Gay-hating caveman logic

Greg Jerrett

I’m glad I never start these columns by saying “I am not gay, but …” Quite frankly, I’ve never really understood why people feel the need to let everyone know in advance they are straight when supporting their gay friends. I don’t care if people get suspicious because I support gay rights or not. If you are curious, you can stay that way.

Frankly, I wish I wasn’t so damn butch all the time. In my line of work, it can be a drawback. I get offended when people say they don’t think there is any way I could be mistaken for gay. What the hell is THAT all about? I could be, you don’t know. A lot of really brilliant people are gay. I think Oscar Wilde was gay. Alexander the Great. My mom’s friend Fran.

I think it should be an insult in our society to tell someone there is no way they could be mistaken for gay. It’s like saying, “There is no way you could be mistaken for intelligent or creative,” because so many of the great minds in history were gay ones.

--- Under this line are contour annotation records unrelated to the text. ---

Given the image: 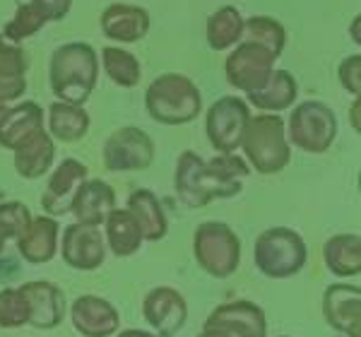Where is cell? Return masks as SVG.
Wrapping results in <instances>:
<instances>
[{
    "label": "cell",
    "instance_id": "obj_1",
    "mask_svg": "<svg viewBox=\"0 0 361 337\" xmlns=\"http://www.w3.org/2000/svg\"><path fill=\"white\" fill-rule=\"evenodd\" d=\"M99 80V56L90 44L70 42L58 46L49 63L51 92L58 102L82 106Z\"/></svg>",
    "mask_w": 361,
    "mask_h": 337
},
{
    "label": "cell",
    "instance_id": "obj_2",
    "mask_svg": "<svg viewBox=\"0 0 361 337\" xmlns=\"http://www.w3.org/2000/svg\"><path fill=\"white\" fill-rule=\"evenodd\" d=\"M145 109L161 125H185L202 111V94L190 78L164 73L145 92Z\"/></svg>",
    "mask_w": 361,
    "mask_h": 337
},
{
    "label": "cell",
    "instance_id": "obj_3",
    "mask_svg": "<svg viewBox=\"0 0 361 337\" xmlns=\"http://www.w3.org/2000/svg\"><path fill=\"white\" fill-rule=\"evenodd\" d=\"M241 149L258 173H279L292 159V149L284 133V118L279 114L250 116L241 137Z\"/></svg>",
    "mask_w": 361,
    "mask_h": 337
},
{
    "label": "cell",
    "instance_id": "obj_4",
    "mask_svg": "<svg viewBox=\"0 0 361 337\" xmlns=\"http://www.w3.org/2000/svg\"><path fill=\"white\" fill-rule=\"evenodd\" d=\"M241 188L243 183L222 181L212 171V166L205 159H200L195 152H190V149H185L178 157L176 173H173V190H176L178 200L190 210H200L212 200L234 197L241 193Z\"/></svg>",
    "mask_w": 361,
    "mask_h": 337
},
{
    "label": "cell",
    "instance_id": "obj_5",
    "mask_svg": "<svg viewBox=\"0 0 361 337\" xmlns=\"http://www.w3.org/2000/svg\"><path fill=\"white\" fill-rule=\"evenodd\" d=\"M308 251L306 243L296 234L294 229L287 226H272L265 229L263 234L255 239L253 246V260L255 267L270 280H287L301 272L306 265Z\"/></svg>",
    "mask_w": 361,
    "mask_h": 337
},
{
    "label": "cell",
    "instance_id": "obj_6",
    "mask_svg": "<svg viewBox=\"0 0 361 337\" xmlns=\"http://www.w3.org/2000/svg\"><path fill=\"white\" fill-rule=\"evenodd\" d=\"M193 255L207 275L226 280L241 265V239L224 222H202L193 236Z\"/></svg>",
    "mask_w": 361,
    "mask_h": 337
},
{
    "label": "cell",
    "instance_id": "obj_7",
    "mask_svg": "<svg viewBox=\"0 0 361 337\" xmlns=\"http://www.w3.org/2000/svg\"><path fill=\"white\" fill-rule=\"evenodd\" d=\"M284 133L287 142H292L301 152L323 154L333 147L337 137V116L328 104L311 99L294 109Z\"/></svg>",
    "mask_w": 361,
    "mask_h": 337
},
{
    "label": "cell",
    "instance_id": "obj_8",
    "mask_svg": "<svg viewBox=\"0 0 361 337\" xmlns=\"http://www.w3.org/2000/svg\"><path fill=\"white\" fill-rule=\"evenodd\" d=\"M250 121V109L238 97H222L207 109V140L219 154H231L241 147V137Z\"/></svg>",
    "mask_w": 361,
    "mask_h": 337
},
{
    "label": "cell",
    "instance_id": "obj_9",
    "mask_svg": "<svg viewBox=\"0 0 361 337\" xmlns=\"http://www.w3.org/2000/svg\"><path fill=\"white\" fill-rule=\"evenodd\" d=\"M102 159L106 171H145L154 161V142L140 128H118L104 142Z\"/></svg>",
    "mask_w": 361,
    "mask_h": 337
},
{
    "label": "cell",
    "instance_id": "obj_10",
    "mask_svg": "<svg viewBox=\"0 0 361 337\" xmlns=\"http://www.w3.org/2000/svg\"><path fill=\"white\" fill-rule=\"evenodd\" d=\"M275 61L277 58L263 46L253 42H241L224 63L226 82L234 90L250 94V92L260 90L267 82V78L275 71Z\"/></svg>",
    "mask_w": 361,
    "mask_h": 337
},
{
    "label": "cell",
    "instance_id": "obj_11",
    "mask_svg": "<svg viewBox=\"0 0 361 337\" xmlns=\"http://www.w3.org/2000/svg\"><path fill=\"white\" fill-rule=\"evenodd\" d=\"M61 255L66 260V265H70L73 270L92 272L97 267H102L104 258H106V241L102 236V229L78 222L66 226Z\"/></svg>",
    "mask_w": 361,
    "mask_h": 337
},
{
    "label": "cell",
    "instance_id": "obj_12",
    "mask_svg": "<svg viewBox=\"0 0 361 337\" xmlns=\"http://www.w3.org/2000/svg\"><path fill=\"white\" fill-rule=\"evenodd\" d=\"M142 316L157 330V337H173L188 321V304L173 287H157L142 301Z\"/></svg>",
    "mask_w": 361,
    "mask_h": 337
},
{
    "label": "cell",
    "instance_id": "obj_13",
    "mask_svg": "<svg viewBox=\"0 0 361 337\" xmlns=\"http://www.w3.org/2000/svg\"><path fill=\"white\" fill-rule=\"evenodd\" d=\"M70 321L82 337H111L121 328V316L116 306L97 294L78 296L70 304Z\"/></svg>",
    "mask_w": 361,
    "mask_h": 337
},
{
    "label": "cell",
    "instance_id": "obj_14",
    "mask_svg": "<svg viewBox=\"0 0 361 337\" xmlns=\"http://www.w3.org/2000/svg\"><path fill=\"white\" fill-rule=\"evenodd\" d=\"M205 328L222 330L229 337H267V321L253 301H229L207 316Z\"/></svg>",
    "mask_w": 361,
    "mask_h": 337
},
{
    "label": "cell",
    "instance_id": "obj_15",
    "mask_svg": "<svg viewBox=\"0 0 361 337\" xmlns=\"http://www.w3.org/2000/svg\"><path fill=\"white\" fill-rule=\"evenodd\" d=\"M328 325L347 337H361V289L357 284H330L323 294Z\"/></svg>",
    "mask_w": 361,
    "mask_h": 337
},
{
    "label": "cell",
    "instance_id": "obj_16",
    "mask_svg": "<svg viewBox=\"0 0 361 337\" xmlns=\"http://www.w3.org/2000/svg\"><path fill=\"white\" fill-rule=\"evenodd\" d=\"M87 173L90 168L78 159H63L54 168L42 195V207L49 217H61V214L70 212V202L80 185L87 181Z\"/></svg>",
    "mask_w": 361,
    "mask_h": 337
},
{
    "label": "cell",
    "instance_id": "obj_17",
    "mask_svg": "<svg viewBox=\"0 0 361 337\" xmlns=\"http://www.w3.org/2000/svg\"><path fill=\"white\" fill-rule=\"evenodd\" d=\"M29 304V325L37 330H54L66 318V294L54 282H27L20 287Z\"/></svg>",
    "mask_w": 361,
    "mask_h": 337
},
{
    "label": "cell",
    "instance_id": "obj_18",
    "mask_svg": "<svg viewBox=\"0 0 361 337\" xmlns=\"http://www.w3.org/2000/svg\"><path fill=\"white\" fill-rule=\"evenodd\" d=\"M116 210V193L114 188L102 178H90L78 188L73 202H70V212H73L75 222L87 226H102L106 217Z\"/></svg>",
    "mask_w": 361,
    "mask_h": 337
},
{
    "label": "cell",
    "instance_id": "obj_19",
    "mask_svg": "<svg viewBox=\"0 0 361 337\" xmlns=\"http://www.w3.org/2000/svg\"><path fill=\"white\" fill-rule=\"evenodd\" d=\"M102 32L104 37L121 44H135L147 37L149 32V13L140 5L114 3L102 13Z\"/></svg>",
    "mask_w": 361,
    "mask_h": 337
},
{
    "label": "cell",
    "instance_id": "obj_20",
    "mask_svg": "<svg viewBox=\"0 0 361 337\" xmlns=\"http://www.w3.org/2000/svg\"><path fill=\"white\" fill-rule=\"evenodd\" d=\"M58 234H61V226L56 217H49V214L32 217L29 226L17 239V251L32 265L51 263L58 253Z\"/></svg>",
    "mask_w": 361,
    "mask_h": 337
},
{
    "label": "cell",
    "instance_id": "obj_21",
    "mask_svg": "<svg viewBox=\"0 0 361 337\" xmlns=\"http://www.w3.org/2000/svg\"><path fill=\"white\" fill-rule=\"evenodd\" d=\"M44 130V109L37 102H22L8 111L0 123V147L15 149L32 135Z\"/></svg>",
    "mask_w": 361,
    "mask_h": 337
},
{
    "label": "cell",
    "instance_id": "obj_22",
    "mask_svg": "<svg viewBox=\"0 0 361 337\" xmlns=\"http://www.w3.org/2000/svg\"><path fill=\"white\" fill-rule=\"evenodd\" d=\"M27 56L20 44L0 34V102H15L27 92Z\"/></svg>",
    "mask_w": 361,
    "mask_h": 337
},
{
    "label": "cell",
    "instance_id": "obj_23",
    "mask_svg": "<svg viewBox=\"0 0 361 337\" xmlns=\"http://www.w3.org/2000/svg\"><path fill=\"white\" fill-rule=\"evenodd\" d=\"M56 159V145L54 137L46 130H39L37 135H32L27 142H22L15 149V168L22 178L34 181V178H42Z\"/></svg>",
    "mask_w": 361,
    "mask_h": 337
},
{
    "label": "cell",
    "instance_id": "obj_24",
    "mask_svg": "<svg viewBox=\"0 0 361 337\" xmlns=\"http://www.w3.org/2000/svg\"><path fill=\"white\" fill-rule=\"evenodd\" d=\"M104 241L106 248L118 258H128V255H135L142 248V231L130 210H114L104 222Z\"/></svg>",
    "mask_w": 361,
    "mask_h": 337
},
{
    "label": "cell",
    "instance_id": "obj_25",
    "mask_svg": "<svg viewBox=\"0 0 361 337\" xmlns=\"http://www.w3.org/2000/svg\"><path fill=\"white\" fill-rule=\"evenodd\" d=\"M128 210L135 217V222L140 224L145 241H161L169 231L166 214L161 210V202L152 190L140 188L135 193H130L128 197Z\"/></svg>",
    "mask_w": 361,
    "mask_h": 337
},
{
    "label": "cell",
    "instance_id": "obj_26",
    "mask_svg": "<svg viewBox=\"0 0 361 337\" xmlns=\"http://www.w3.org/2000/svg\"><path fill=\"white\" fill-rule=\"evenodd\" d=\"M296 94H299V85H296L294 75L287 71H272L267 82L260 90L250 92L248 102L253 104L258 111H284V109L294 106Z\"/></svg>",
    "mask_w": 361,
    "mask_h": 337
},
{
    "label": "cell",
    "instance_id": "obj_27",
    "mask_svg": "<svg viewBox=\"0 0 361 337\" xmlns=\"http://www.w3.org/2000/svg\"><path fill=\"white\" fill-rule=\"evenodd\" d=\"M323 260L335 277H357L361 272V239L359 234H337L325 241Z\"/></svg>",
    "mask_w": 361,
    "mask_h": 337
},
{
    "label": "cell",
    "instance_id": "obj_28",
    "mask_svg": "<svg viewBox=\"0 0 361 337\" xmlns=\"http://www.w3.org/2000/svg\"><path fill=\"white\" fill-rule=\"evenodd\" d=\"M90 114L82 106L54 102L49 106V135L61 142H78L90 133Z\"/></svg>",
    "mask_w": 361,
    "mask_h": 337
},
{
    "label": "cell",
    "instance_id": "obj_29",
    "mask_svg": "<svg viewBox=\"0 0 361 337\" xmlns=\"http://www.w3.org/2000/svg\"><path fill=\"white\" fill-rule=\"evenodd\" d=\"M205 37H207V46L212 51H217V54H222V51L236 46L243 37L241 13H238L234 5H224V8H219L217 13H212L207 17Z\"/></svg>",
    "mask_w": 361,
    "mask_h": 337
},
{
    "label": "cell",
    "instance_id": "obj_30",
    "mask_svg": "<svg viewBox=\"0 0 361 337\" xmlns=\"http://www.w3.org/2000/svg\"><path fill=\"white\" fill-rule=\"evenodd\" d=\"M102 66L111 82H116L118 87H128V90L140 85V78H142L140 61L130 51L121 49V46H106V49H102Z\"/></svg>",
    "mask_w": 361,
    "mask_h": 337
},
{
    "label": "cell",
    "instance_id": "obj_31",
    "mask_svg": "<svg viewBox=\"0 0 361 337\" xmlns=\"http://www.w3.org/2000/svg\"><path fill=\"white\" fill-rule=\"evenodd\" d=\"M243 42H253L263 49L270 51L272 56L279 58L284 51V44H287V32L284 27L279 25L277 20L272 17H265V15H255V17H248L243 20Z\"/></svg>",
    "mask_w": 361,
    "mask_h": 337
},
{
    "label": "cell",
    "instance_id": "obj_32",
    "mask_svg": "<svg viewBox=\"0 0 361 337\" xmlns=\"http://www.w3.org/2000/svg\"><path fill=\"white\" fill-rule=\"evenodd\" d=\"M44 27H46V17L39 13L32 3H27V5H20L13 20L5 25L3 37L8 39V42H13V44H22L25 39L34 37V34H37L39 29H44Z\"/></svg>",
    "mask_w": 361,
    "mask_h": 337
},
{
    "label": "cell",
    "instance_id": "obj_33",
    "mask_svg": "<svg viewBox=\"0 0 361 337\" xmlns=\"http://www.w3.org/2000/svg\"><path fill=\"white\" fill-rule=\"evenodd\" d=\"M29 325V304L25 294L17 289H3L0 292V328L17 330Z\"/></svg>",
    "mask_w": 361,
    "mask_h": 337
},
{
    "label": "cell",
    "instance_id": "obj_34",
    "mask_svg": "<svg viewBox=\"0 0 361 337\" xmlns=\"http://www.w3.org/2000/svg\"><path fill=\"white\" fill-rule=\"evenodd\" d=\"M32 222V212L25 202H0V236L8 239H20V234Z\"/></svg>",
    "mask_w": 361,
    "mask_h": 337
},
{
    "label": "cell",
    "instance_id": "obj_35",
    "mask_svg": "<svg viewBox=\"0 0 361 337\" xmlns=\"http://www.w3.org/2000/svg\"><path fill=\"white\" fill-rule=\"evenodd\" d=\"M337 78H340V85L345 87L349 94L359 97L361 94V56L354 54L345 58L337 68Z\"/></svg>",
    "mask_w": 361,
    "mask_h": 337
},
{
    "label": "cell",
    "instance_id": "obj_36",
    "mask_svg": "<svg viewBox=\"0 0 361 337\" xmlns=\"http://www.w3.org/2000/svg\"><path fill=\"white\" fill-rule=\"evenodd\" d=\"M32 5L46 17V22H58L68 17L73 0H32Z\"/></svg>",
    "mask_w": 361,
    "mask_h": 337
},
{
    "label": "cell",
    "instance_id": "obj_37",
    "mask_svg": "<svg viewBox=\"0 0 361 337\" xmlns=\"http://www.w3.org/2000/svg\"><path fill=\"white\" fill-rule=\"evenodd\" d=\"M118 337H157V335H154V333H147V330L128 328V330H121Z\"/></svg>",
    "mask_w": 361,
    "mask_h": 337
},
{
    "label": "cell",
    "instance_id": "obj_38",
    "mask_svg": "<svg viewBox=\"0 0 361 337\" xmlns=\"http://www.w3.org/2000/svg\"><path fill=\"white\" fill-rule=\"evenodd\" d=\"M197 337H229V335L222 333V330H214V328H202V333Z\"/></svg>",
    "mask_w": 361,
    "mask_h": 337
},
{
    "label": "cell",
    "instance_id": "obj_39",
    "mask_svg": "<svg viewBox=\"0 0 361 337\" xmlns=\"http://www.w3.org/2000/svg\"><path fill=\"white\" fill-rule=\"evenodd\" d=\"M359 25H361V17H354V27L349 29L354 37V44H361V34H359Z\"/></svg>",
    "mask_w": 361,
    "mask_h": 337
},
{
    "label": "cell",
    "instance_id": "obj_40",
    "mask_svg": "<svg viewBox=\"0 0 361 337\" xmlns=\"http://www.w3.org/2000/svg\"><path fill=\"white\" fill-rule=\"evenodd\" d=\"M352 111H354V130H359V97H357V102H354Z\"/></svg>",
    "mask_w": 361,
    "mask_h": 337
},
{
    "label": "cell",
    "instance_id": "obj_41",
    "mask_svg": "<svg viewBox=\"0 0 361 337\" xmlns=\"http://www.w3.org/2000/svg\"><path fill=\"white\" fill-rule=\"evenodd\" d=\"M8 111H10V109H8V104H5V102H0V123H3V118H5V116H8Z\"/></svg>",
    "mask_w": 361,
    "mask_h": 337
},
{
    "label": "cell",
    "instance_id": "obj_42",
    "mask_svg": "<svg viewBox=\"0 0 361 337\" xmlns=\"http://www.w3.org/2000/svg\"><path fill=\"white\" fill-rule=\"evenodd\" d=\"M3 248H5V239L0 236V253H3Z\"/></svg>",
    "mask_w": 361,
    "mask_h": 337
}]
</instances>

Still, some things in life are a virtual guarantee. It won’t rain all the time; you can’t always get what you want, but sometimes you get what you need; you’re gonna die; letters attacking the homosexual “lifestyle” will always appear in the Daily.

At least they will until they are no longer needed.

You see, this is because there are still a lot of crackers out there who are basically cavemen. They hate homosexuals, probably because of some defect in their own personality. They cannot contain it. It boils to the surface in the most embarrassing of places— like the letters section.

They want to know, why does the Daily have to run stories about homosexuals? Maybe that is good question deserving a legitimate answer. Let me answer that question with another question.

Why did we feel compelled to run stories about the civil rights movement of the ’60s? Why did we run stories about apartheid? Why did we run stories about the moon landing and the Gulf War?

Because we are in the business of disseminating news. When a group of Americans feels it is not getting equal treatment under the law and seeks to create awareness of those issues, it’s news regardless of what any sloped forehead thinks.

We don’t do news stories about gays, lesbians, bisexuals and transgender students because we want to make the vast majority of campus deal with something they don’t want to deal with.

We do it because right now in this time and place, LGBT students are asserting themselves and attempting to have equal treatment under the law and in the eyes of the society, which is theirs by right.

I don’t apologize for this. I’m proud of the fact that we know what is going on in our time and place, the direction the wind is blowing and, most importantly, right from wrong.

One cracker had this to say earlier in the week, “A newspaper should report news that people are concerned about.” Uh, no, a newspaper should report the news; not everyone is “concerned” about the same things. If it only reports things that people WANT to hear about, it ceases to be news and turns into FoxNews, O.J. coverage and infotainment.

“I go to the Daily for news relevant to me and my community, not to see a platform for a controversial lifestyle.” Here is some news relevant to you and your community pal: if it happens on campus, it’s your community. If it happens in Ames, it is your community. Likewise, Iowa, the Midwest and the United States.

“A large majority of the Iowa State population has no interest in seeing such controversial, irrelevant material in their paper.” God gave you fingers for something besides sniffing, turn the page.

Hell, if you go by the numbers, a large majority of Iowa State probably doesn’t care about farming, faculty and staff news or greek affairs. This is news by the vast majority, it’s news for everybody, and we get to everybody eventually.

What exactly freaks these people out, anyway? You see a couple of guys kissing, and you are so disgusted that you just can’t turn away? People who complain about images of gayness are almost always people with a secret.

You complain loudly about gays so everyone can see you really hate them. Who are you trying to convince? You or us?

Letter writers can assert all they want that we are trying to shove unpleasant images in their faces, but then similar letters ran in college newspaper across the country when the subject was sit-ins and equal rights for black Americans who had been too long denied their basic rights.

I have the honor of reading all of the letters to the editor and picking the ones that get in and the ones that never see the light of day. I do not choose letters that only show us in a good light, nor do I ever choose not to run a letter that might make us look bad.

Everything being equal, if the prominent browridge crowd want, to take the time to write a letter and spout off about how much they hate LGBT students and the Daily for covering their events, I will run it gladly. One or two jokers write the typical “I hate queers, so don’t remind me they exist” letter and try to justify it with a few half-hearted attempts at logic. Let them try.

They do more to increase support for LGBT issues than I can ever do by trying to convince everyone to be open-minded.

Hate turns people off, so keep those letters coming. Those people on the fence read your little hate-filled epistles and say to themselves, “I don’t want to be mistaken for that nimrod.”

It only goes to show how wrong they are it suggest there is no interest in these stories when hordes of people respond to contrary.


Greg Jerrett is a graduate student in English from Council Bluffs. He is opinion editor of the Daily.